Some of OpenSearch's search response documents are intermittently missing

Problem Description

Hello OpenSearch community,

We’re having a difficult problem with our OpenSearch setup, and we need your help. Sometimes, when we search for documents, some of them are missing from the results. This happens randomly, and we can’t figure out why.

Our Setup:

• OpenSearch: v2.17.0 (updated from 2.4)
• Server: Ubuntu 20.04
• Kubernetes (v1.25.6) with 1 OpenSearch Cluster, 1 Scheduler App, and 1 Service App
• Single Node setup (Primary: 1, Replica: 0)

The Problem:

• When we search, some documents that should be in the results are not there.
• This doesn’t happen all the time, but it keeps happening even after we’ve tried many solutions.
• It’s not always the same documents that are missing.
• We’ve checked, and the missing documents do exist in the index.
• It happens even when our search should definitely include these documents.

Example of Inconsistent Results:

Here’s an example of how the results can be inconsistent (this is our estimation of what might be happening):

  1. Add 3 new items
  2. Scheduler 1st run - Query new item IDs to filter existence, initially 0 found, so 3 items added
  3. Scheduler 2nd run - Query using the latest time of added new items. 1 item found but not updated due to duplicate item logic
  4. Add new item
  5. Scheduler 3rd run - Query existing items + new item, 1 item added. But due to missing items, duplicate filtering fails. 0 items found in search, so 1 item added << Duplication occurs

What We’ve Tried:

  1. We removed replica shards because we’re using a single node.
  2. We updated OpenSearch from version 2.4 to 2.17.
  3. We improved our duplicate filtering:
    • We now do extra searches when we get zero results.
    • We log when documents appear in retry searches.
    • We return the correct document after making sure it exists.
    This helped a little, but we still have problems, especially with new items.
  4. For bulk indexing, we use the “refresh=wait_for” parameter with each request to ensure the changes are visible to search before the operation completes.

Our Query:

We’re using the following query structure:

{
  "query": {
    "bool": {
      "filter": [
        {
          "term": {
            "channel-type.keyword": "ChannelType"
          }
        },
        {
          "term": {
            "resource-type.keyword": "ResourceType"
          }
        },
        {
          "terms": {
            "item.id": ["ItemId1", "ItemId2", "..."]
          }
        }
      ]
    }
  }
}

Our Questions:

1. Caching Issues:

• When we search with the same queries, we often get the same incomplete results.
• We update most document properties, except channel-type, resource-type, and item.id.

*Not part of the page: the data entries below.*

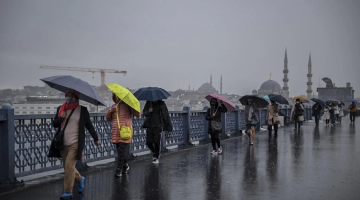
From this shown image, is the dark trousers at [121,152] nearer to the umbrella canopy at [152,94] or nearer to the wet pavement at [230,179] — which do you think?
the wet pavement at [230,179]

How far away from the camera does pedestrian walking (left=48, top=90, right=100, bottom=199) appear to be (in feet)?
19.9

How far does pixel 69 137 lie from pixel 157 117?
365 centimetres

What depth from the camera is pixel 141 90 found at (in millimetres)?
9789

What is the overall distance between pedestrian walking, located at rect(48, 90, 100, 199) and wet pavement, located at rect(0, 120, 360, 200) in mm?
467

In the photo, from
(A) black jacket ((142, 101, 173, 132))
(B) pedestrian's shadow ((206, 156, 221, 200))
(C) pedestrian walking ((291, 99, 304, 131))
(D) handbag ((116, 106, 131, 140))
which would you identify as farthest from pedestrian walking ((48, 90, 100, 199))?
(C) pedestrian walking ((291, 99, 304, 131))

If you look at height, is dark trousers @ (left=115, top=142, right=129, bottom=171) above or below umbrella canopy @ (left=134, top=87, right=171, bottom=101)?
below

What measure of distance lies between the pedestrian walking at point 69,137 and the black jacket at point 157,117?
11.2 ft

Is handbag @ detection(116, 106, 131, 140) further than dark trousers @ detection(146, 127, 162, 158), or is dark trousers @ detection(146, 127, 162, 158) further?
dark trousers @ detection(146, 127, 162, 158)

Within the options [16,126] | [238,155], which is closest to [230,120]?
[238,155]

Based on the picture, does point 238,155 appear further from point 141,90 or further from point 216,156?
point 141,90

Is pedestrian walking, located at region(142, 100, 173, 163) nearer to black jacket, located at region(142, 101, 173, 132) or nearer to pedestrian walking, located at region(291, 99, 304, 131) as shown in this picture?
black jacket, located at region(142, 101, 173, 132)

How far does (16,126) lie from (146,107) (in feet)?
10.4

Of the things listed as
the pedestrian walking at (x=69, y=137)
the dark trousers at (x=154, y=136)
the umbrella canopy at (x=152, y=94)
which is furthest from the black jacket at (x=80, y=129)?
the dark trousers at (x=154, y=136)

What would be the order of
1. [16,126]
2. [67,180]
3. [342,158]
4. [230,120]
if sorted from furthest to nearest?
[230,120] → [342,158] → [16,126] → [67,180]
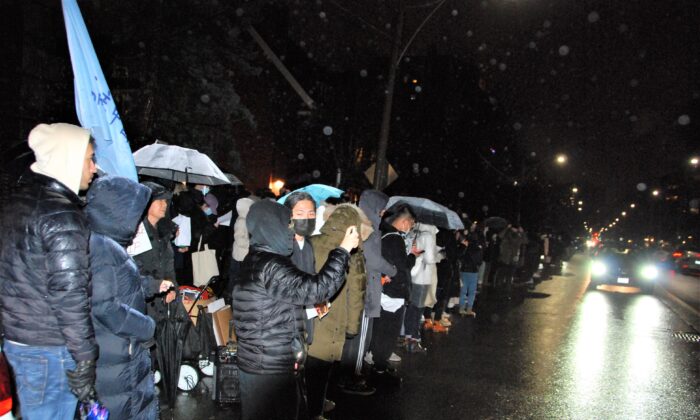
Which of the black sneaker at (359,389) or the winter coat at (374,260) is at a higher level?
the winter coat at (374,260)

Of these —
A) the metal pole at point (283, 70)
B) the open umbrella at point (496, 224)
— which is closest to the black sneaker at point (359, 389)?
the open umbrella at point (496, 224)

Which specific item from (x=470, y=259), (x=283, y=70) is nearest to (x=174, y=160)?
(x=470, y=259)

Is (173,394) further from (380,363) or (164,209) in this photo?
(380,363)

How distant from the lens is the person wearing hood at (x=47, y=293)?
2764 mm

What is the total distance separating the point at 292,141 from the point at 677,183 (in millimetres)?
76101

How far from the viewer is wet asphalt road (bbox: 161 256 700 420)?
6055 mm

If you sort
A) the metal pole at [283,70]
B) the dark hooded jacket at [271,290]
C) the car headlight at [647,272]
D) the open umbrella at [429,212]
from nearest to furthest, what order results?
the dark hooded jacket at [271,290], the open umbrella at [429,212], the car headlight at [647,272], the metal pole at [283,70]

Shouldn’t we get updated results?
• We noticed something strange: after a recent update, we only saw 3 missing document cases in 3 days. But then we saw over 100 cases after 6 days.
• Do you know what might cause this? Could Kubernetes caching be affecting our results?

2. Scheduler Problems:

• We have two schedulers that index documents:
a) One that runs every minute for recently added items
b) One that runs daily for all items
• Both of these index the same item indices (like item-{itemId}-{yyyy.MM}).
• They’re supposed to run one after the other, but we’re worried they might be interfering with each other.
• They both use the Bulk API for updates. Could this be causing documents to go missing?

3. Query Issues:

• Could our query setup be causing our documents to disappear from results?
• We’re using bool queries with filters on channel-type.keyword, resource-type.keyword, and a list of item.ids as shown in the query above.

4. Refresh Issues:

• We’re using “refresh=wait_for” with our bulk index requests.
• Could there be any issues with this approach that might lead to inconsistent search results?

We hope someone in the community has seen something like this before or has ideas we haven’t thought of. We’ve been looking at this problem for a long time and need some new perspectives.

Thank you for any help you can give. We really appreciate your time and expertise!